After the Jammu drone incidents, defence planners categorically resolved that India must immediately enhance its drone production and operational capability. On 15 January 2021, on the occasion of the Army Day parade, a swarm of 75 drones appeared in the Indian sky that identified and then destroyed a variety of fake targets-tanks, terrorist camps and helipads. The announcer said that the demonstration was only the beginning. It meant that India had a comprehensive programme of developing her drone arsenal to match both China and Pakistan.

It is understood that the army is contemplating collaborating with the private sector to develop a swarm of a thousand drones that would operate autonomously… Although the main usage of the drones will be the battlefield, India has other civilian areas where drone services are most fitted and she would not keep these areas out of the range of its drones. This being the enterprise under public-private partnership in which the government is likely to make financial investments, India has also imported drones and drone technology from Israel and the United States.

It is not that India has been taking the drone menace lightly. Since a good time, Indian defence experts are seized by the idea of developing a stealthy combat drone for the Air Force. The one module they are working at is Ghatak capable of flying into the enemy territory undetected to drop bombs and precision-guided missiles. India has leased two Predator drones from the US and hopes to sign a $3 billion deal for 30 more.

India’s public sector research organizations are facing some difficulties no doubt and the private sector has found doing far better. For example companies like ideaForge have supplied drone aircraft to the Indian security forces, including the Indian Army. Sagar Defence Engineering is developing an unmanned, autonomous drone that floats on the ocean surface and collects data that it relays to satellites. Indian Navy is interested in this drone.

What prompts India to go the whole hog for the sophistication of drone technology is the ability of groups and individuals to attain access to and deploy drones that threaten India’s security y and stability. Terrorist organizations based in Pakistan are capable of exploiting India’s deterrence weakness. For example, In June 2021, Pakistani terrorist group Lashkar-i-Taiyyaba sent drones to drop homemade bombs on the Indian Air Force base in the Jammu region. It has come to the notice of the BSF that drones are also used to smuggle drugs on India’s border with Pakistan. In a report, BSF Chief said that 67 drones were sighted in 2021. Some might have gone unnoticed. It is difficult to shoot down a drone.
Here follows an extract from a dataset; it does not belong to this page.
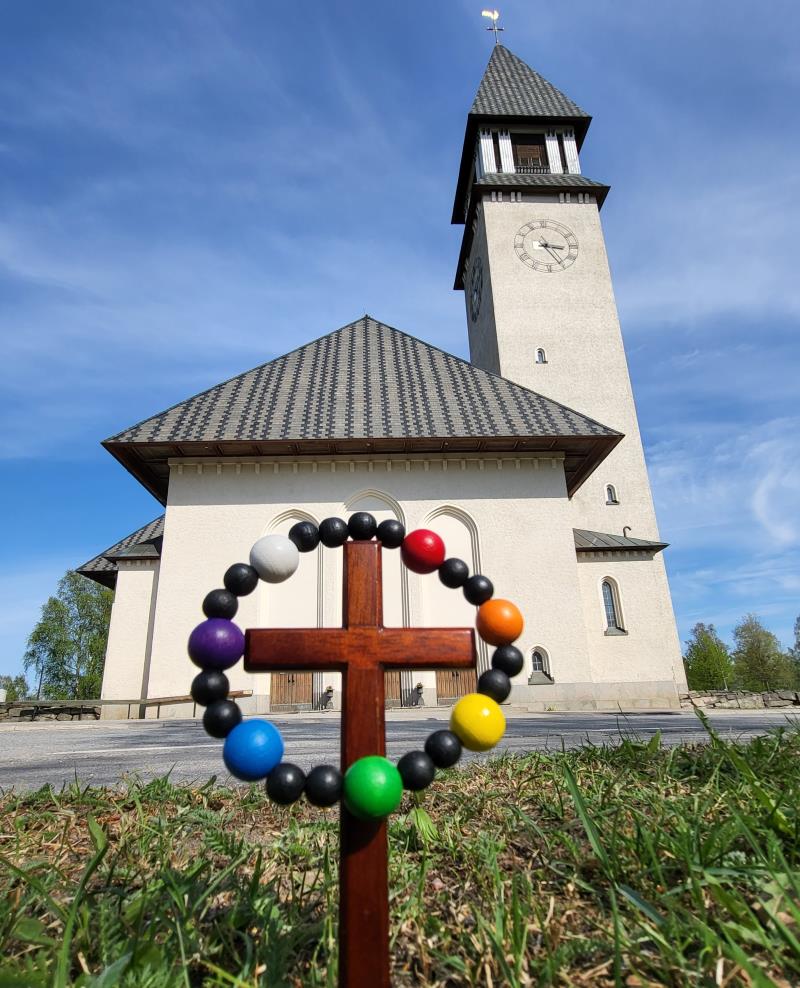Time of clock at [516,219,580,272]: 3:24
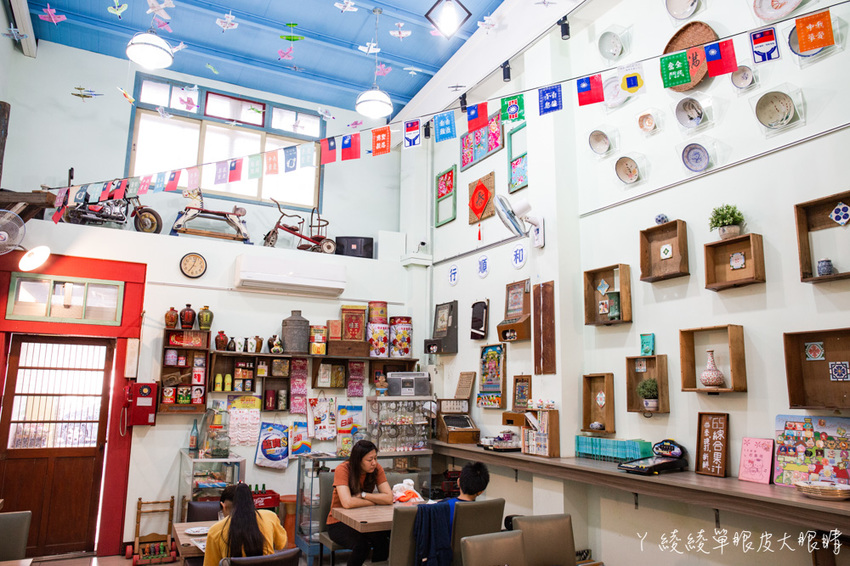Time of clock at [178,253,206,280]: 7:02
We think that the era of drone warfare has begun. It is of much concern to India because China has the most advanced drone system and technology which India does not have. Pakistan, our adversary on the west, too, has equipped herself with effective and lethal drones given to her by Turkey and China. Indian defence strategists need to focus on the impact of drone warfare if we do not have either the protective shield or counter-strategy. In September last, the US and India had agreed to share costs and work together to develop an air-launched drone that would benefit their respective air forces. Is this initiative going to be speeded up or is it that India must depend on indigenous resources and technology to meet the challenge. Voices are demanding that international ban should be imposed on drones taking into consideration that these machines have the capability of carrying any payload imaginable: anti-tank missiles, electronic warfare equipment, or simply guns and bombs.